Kenyan patients say antiretroviral therapy can cause nausea, fatigue, and diarrhea at first, especially if the pills are taken without food, said Kate Greenaway, a nutritionist with Catholic Relief Services. At a CRS clinic in the Mathare slum, some patients are delaying treatment, and about a quarter of the 1,555 patients on therapy are skipping doses, said Valerian Kamito, a clinic nurse.
"They say they cannot take them on an empty stomach," Kamito said. Before food prices rose, "it was very rare," he said.

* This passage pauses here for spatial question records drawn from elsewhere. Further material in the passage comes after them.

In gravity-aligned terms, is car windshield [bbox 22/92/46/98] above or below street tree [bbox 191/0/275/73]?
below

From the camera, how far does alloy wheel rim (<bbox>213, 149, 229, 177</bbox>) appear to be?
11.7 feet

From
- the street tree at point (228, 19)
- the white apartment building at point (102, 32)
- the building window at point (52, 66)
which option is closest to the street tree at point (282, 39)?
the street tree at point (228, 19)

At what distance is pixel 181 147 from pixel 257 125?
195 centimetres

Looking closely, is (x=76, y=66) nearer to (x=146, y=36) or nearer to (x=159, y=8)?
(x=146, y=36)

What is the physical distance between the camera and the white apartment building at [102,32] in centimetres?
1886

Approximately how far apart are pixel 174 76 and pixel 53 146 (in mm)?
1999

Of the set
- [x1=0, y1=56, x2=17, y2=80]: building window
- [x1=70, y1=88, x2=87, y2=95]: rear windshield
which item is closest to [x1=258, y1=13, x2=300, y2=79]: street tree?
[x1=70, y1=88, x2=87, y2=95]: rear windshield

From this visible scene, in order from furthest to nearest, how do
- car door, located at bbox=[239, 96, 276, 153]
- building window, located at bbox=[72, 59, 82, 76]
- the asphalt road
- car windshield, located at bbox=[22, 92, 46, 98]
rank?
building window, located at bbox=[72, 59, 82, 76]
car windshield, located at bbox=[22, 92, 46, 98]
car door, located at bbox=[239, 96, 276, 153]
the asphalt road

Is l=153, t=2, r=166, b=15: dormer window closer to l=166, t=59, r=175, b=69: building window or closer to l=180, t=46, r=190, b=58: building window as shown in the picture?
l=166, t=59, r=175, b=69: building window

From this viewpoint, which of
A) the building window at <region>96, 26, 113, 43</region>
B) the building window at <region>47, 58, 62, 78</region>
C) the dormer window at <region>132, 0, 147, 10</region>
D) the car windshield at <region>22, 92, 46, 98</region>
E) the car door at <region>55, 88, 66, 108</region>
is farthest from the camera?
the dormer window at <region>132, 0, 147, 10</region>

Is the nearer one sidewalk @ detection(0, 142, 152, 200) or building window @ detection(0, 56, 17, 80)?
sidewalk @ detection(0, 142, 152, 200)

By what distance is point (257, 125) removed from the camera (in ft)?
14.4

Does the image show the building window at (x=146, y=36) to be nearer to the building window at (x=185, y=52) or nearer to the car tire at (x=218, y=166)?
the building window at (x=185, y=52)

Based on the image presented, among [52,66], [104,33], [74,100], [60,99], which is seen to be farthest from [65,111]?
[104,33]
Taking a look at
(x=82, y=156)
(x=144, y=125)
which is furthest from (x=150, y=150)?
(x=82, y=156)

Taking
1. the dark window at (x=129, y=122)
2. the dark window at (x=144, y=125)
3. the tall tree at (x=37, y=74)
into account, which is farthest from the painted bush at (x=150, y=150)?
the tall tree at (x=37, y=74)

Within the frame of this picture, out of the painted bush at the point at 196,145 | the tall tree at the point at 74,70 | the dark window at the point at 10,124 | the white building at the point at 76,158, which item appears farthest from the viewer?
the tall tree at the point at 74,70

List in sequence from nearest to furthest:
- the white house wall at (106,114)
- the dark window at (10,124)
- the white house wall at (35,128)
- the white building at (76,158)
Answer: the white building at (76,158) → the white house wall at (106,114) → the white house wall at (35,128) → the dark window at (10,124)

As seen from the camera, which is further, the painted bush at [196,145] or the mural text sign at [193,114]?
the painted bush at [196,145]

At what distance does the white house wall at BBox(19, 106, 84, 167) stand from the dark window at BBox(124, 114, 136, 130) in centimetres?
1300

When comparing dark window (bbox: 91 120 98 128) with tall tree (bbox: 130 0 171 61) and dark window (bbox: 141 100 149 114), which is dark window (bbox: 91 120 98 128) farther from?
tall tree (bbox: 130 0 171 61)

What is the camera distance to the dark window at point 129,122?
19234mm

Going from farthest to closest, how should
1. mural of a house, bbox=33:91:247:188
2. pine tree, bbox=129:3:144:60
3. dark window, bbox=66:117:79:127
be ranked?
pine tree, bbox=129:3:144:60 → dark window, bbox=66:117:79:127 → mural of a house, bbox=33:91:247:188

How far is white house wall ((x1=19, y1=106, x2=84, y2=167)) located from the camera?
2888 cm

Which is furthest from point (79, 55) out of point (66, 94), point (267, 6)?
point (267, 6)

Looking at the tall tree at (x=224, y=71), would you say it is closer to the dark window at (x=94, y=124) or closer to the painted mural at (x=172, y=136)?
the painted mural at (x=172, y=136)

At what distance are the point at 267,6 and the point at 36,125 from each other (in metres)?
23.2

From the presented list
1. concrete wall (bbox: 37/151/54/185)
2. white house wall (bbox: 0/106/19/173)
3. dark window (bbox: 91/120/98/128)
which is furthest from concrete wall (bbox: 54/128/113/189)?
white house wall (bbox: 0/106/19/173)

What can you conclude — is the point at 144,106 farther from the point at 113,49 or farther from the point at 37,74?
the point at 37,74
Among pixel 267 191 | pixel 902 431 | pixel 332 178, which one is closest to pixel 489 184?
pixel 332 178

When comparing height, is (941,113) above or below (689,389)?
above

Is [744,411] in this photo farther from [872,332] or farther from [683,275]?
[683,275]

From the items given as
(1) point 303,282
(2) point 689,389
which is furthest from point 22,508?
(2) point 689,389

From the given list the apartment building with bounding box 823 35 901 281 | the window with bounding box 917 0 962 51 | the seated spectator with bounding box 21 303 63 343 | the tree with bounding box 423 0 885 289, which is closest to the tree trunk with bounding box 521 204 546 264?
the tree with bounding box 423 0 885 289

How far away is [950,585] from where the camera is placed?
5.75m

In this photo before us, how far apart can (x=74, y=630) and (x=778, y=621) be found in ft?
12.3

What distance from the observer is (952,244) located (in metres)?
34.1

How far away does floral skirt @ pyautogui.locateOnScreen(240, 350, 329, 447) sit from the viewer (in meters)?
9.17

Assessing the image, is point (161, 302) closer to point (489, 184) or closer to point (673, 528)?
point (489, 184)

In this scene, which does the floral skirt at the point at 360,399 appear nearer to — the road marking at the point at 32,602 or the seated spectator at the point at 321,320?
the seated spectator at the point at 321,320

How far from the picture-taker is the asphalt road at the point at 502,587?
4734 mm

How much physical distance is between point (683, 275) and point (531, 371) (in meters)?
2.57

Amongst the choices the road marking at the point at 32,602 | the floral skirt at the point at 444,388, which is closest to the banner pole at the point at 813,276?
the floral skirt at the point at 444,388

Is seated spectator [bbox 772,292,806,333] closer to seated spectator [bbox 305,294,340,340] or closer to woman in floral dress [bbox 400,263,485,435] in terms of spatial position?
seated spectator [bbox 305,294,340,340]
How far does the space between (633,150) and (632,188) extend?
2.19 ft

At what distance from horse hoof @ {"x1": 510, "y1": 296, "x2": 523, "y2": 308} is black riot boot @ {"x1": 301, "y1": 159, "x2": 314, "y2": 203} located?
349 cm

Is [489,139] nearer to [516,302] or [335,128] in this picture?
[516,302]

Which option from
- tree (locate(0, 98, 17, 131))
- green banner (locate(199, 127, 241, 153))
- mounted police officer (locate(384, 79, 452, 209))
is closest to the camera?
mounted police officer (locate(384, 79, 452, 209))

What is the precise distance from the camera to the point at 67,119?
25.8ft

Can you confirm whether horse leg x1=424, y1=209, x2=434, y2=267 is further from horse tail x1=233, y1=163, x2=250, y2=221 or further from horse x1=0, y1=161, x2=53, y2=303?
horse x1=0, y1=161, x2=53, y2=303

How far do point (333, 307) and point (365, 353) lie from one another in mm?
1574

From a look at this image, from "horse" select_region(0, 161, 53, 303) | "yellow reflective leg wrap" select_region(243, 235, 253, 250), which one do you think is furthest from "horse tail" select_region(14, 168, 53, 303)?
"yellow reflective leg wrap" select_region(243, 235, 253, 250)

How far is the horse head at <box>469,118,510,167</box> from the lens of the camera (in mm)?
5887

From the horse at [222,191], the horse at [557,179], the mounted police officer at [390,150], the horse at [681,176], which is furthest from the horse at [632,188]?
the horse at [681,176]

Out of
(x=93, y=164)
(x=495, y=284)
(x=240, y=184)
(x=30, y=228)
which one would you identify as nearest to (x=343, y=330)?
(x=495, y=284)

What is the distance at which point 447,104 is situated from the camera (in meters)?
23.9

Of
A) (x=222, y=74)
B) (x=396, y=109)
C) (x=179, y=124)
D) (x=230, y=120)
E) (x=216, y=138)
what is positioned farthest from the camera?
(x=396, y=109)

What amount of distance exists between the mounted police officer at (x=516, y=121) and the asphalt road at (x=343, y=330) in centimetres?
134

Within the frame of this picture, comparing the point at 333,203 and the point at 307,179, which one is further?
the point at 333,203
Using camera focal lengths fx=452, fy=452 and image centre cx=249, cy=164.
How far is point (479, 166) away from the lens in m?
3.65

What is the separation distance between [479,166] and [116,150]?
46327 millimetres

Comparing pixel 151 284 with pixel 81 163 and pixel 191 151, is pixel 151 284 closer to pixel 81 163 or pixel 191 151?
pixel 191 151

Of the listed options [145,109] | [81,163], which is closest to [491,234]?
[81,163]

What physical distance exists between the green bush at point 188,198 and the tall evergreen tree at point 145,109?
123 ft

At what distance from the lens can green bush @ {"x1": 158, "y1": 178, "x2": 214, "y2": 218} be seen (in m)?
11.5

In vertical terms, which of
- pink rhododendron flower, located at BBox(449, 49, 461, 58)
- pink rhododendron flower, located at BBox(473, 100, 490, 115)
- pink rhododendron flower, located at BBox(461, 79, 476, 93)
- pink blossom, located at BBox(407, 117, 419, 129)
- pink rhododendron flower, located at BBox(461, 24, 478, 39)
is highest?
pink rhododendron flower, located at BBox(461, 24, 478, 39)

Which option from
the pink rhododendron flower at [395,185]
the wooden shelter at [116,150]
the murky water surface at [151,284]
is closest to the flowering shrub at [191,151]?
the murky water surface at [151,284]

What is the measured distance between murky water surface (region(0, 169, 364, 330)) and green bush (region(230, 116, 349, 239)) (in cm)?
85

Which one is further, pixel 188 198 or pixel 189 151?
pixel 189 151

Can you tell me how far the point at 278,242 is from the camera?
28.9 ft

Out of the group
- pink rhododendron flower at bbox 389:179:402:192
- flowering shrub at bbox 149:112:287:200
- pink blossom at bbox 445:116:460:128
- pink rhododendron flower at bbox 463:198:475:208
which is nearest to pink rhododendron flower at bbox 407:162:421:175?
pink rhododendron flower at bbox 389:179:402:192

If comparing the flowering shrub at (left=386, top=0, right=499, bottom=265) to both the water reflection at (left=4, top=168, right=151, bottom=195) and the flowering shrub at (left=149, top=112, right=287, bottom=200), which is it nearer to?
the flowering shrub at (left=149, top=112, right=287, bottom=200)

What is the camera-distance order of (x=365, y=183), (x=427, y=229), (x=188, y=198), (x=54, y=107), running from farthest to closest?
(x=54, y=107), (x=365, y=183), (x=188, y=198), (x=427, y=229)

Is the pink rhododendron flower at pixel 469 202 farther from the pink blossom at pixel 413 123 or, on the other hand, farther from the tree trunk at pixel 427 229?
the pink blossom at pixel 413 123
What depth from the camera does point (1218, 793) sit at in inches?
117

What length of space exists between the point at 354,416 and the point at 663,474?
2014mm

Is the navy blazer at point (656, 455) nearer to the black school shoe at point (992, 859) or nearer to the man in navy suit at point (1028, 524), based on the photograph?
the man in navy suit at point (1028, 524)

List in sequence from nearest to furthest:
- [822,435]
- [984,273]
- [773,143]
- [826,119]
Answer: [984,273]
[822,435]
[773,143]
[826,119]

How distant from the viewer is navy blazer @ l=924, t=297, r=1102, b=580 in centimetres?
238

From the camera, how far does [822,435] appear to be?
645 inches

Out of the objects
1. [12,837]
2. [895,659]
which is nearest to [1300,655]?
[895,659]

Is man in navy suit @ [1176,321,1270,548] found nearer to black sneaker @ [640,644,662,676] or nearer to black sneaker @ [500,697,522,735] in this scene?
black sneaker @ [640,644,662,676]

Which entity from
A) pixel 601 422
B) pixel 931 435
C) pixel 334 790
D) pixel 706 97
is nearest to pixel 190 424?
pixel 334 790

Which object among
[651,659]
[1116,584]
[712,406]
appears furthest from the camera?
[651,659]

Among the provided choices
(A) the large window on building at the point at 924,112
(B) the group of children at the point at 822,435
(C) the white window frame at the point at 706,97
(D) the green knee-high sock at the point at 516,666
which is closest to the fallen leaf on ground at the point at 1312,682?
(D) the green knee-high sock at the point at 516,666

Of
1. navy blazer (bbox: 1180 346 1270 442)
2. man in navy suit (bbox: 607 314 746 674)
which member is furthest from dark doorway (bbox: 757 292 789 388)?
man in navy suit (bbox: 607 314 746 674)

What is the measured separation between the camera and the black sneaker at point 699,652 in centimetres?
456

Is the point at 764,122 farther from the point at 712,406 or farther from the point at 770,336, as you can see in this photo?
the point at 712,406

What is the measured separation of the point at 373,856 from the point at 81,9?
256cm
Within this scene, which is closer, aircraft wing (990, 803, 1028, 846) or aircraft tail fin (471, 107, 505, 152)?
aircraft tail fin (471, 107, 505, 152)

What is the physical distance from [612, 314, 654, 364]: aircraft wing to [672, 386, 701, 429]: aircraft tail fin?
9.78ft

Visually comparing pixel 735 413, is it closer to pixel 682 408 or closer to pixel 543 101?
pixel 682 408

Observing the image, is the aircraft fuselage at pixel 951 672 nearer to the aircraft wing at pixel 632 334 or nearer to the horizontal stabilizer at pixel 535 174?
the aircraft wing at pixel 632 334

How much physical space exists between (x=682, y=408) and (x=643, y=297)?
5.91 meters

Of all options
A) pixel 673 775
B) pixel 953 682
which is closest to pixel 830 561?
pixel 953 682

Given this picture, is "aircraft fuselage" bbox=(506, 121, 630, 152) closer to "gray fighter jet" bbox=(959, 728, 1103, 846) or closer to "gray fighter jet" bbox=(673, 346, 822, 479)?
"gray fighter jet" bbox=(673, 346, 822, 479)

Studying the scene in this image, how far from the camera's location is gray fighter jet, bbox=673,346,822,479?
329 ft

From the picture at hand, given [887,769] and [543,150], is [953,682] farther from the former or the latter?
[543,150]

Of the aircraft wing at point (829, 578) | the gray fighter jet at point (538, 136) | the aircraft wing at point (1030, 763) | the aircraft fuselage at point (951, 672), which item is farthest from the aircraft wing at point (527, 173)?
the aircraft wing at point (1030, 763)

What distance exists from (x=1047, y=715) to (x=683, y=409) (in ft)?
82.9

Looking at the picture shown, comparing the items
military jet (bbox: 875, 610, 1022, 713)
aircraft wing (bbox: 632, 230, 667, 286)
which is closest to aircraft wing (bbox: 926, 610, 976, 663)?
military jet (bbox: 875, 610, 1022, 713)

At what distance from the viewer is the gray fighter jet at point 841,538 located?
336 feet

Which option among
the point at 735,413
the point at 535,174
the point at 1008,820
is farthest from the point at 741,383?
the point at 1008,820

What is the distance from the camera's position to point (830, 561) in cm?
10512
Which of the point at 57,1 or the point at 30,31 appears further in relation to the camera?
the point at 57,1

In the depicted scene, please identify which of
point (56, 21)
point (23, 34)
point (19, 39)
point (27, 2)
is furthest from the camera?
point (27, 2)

The clinic gives 400 of its patients food so they can continue treatment, but most take the meals home to share with their families, says Kamito. The program's waiting list is long, and the financial crisis means there is no money to expand it. The Global Fund to Fight AIDS, TB and Malaria has no funding for new or expanded programs until 2014.
About 20 percent to 30 percent of HIV patients in developing countries will drop out in the first two years of treatment, said Nils Grede, deputy chief of the World Food Program's nutrition and HIV/AIDS unit.
"Barriers to continue the treatment ... are often related to poverty," Grede said. "You don't have the money to pay for the bus, you don't have enough food, so you spend your time on trying to make sure that your family eats."
"People adhere much better to drug regimens when there is food," Greenaway said. "But in poor families, that might mean mothers who want to stay strong have to decide whether to take something from their children's plates."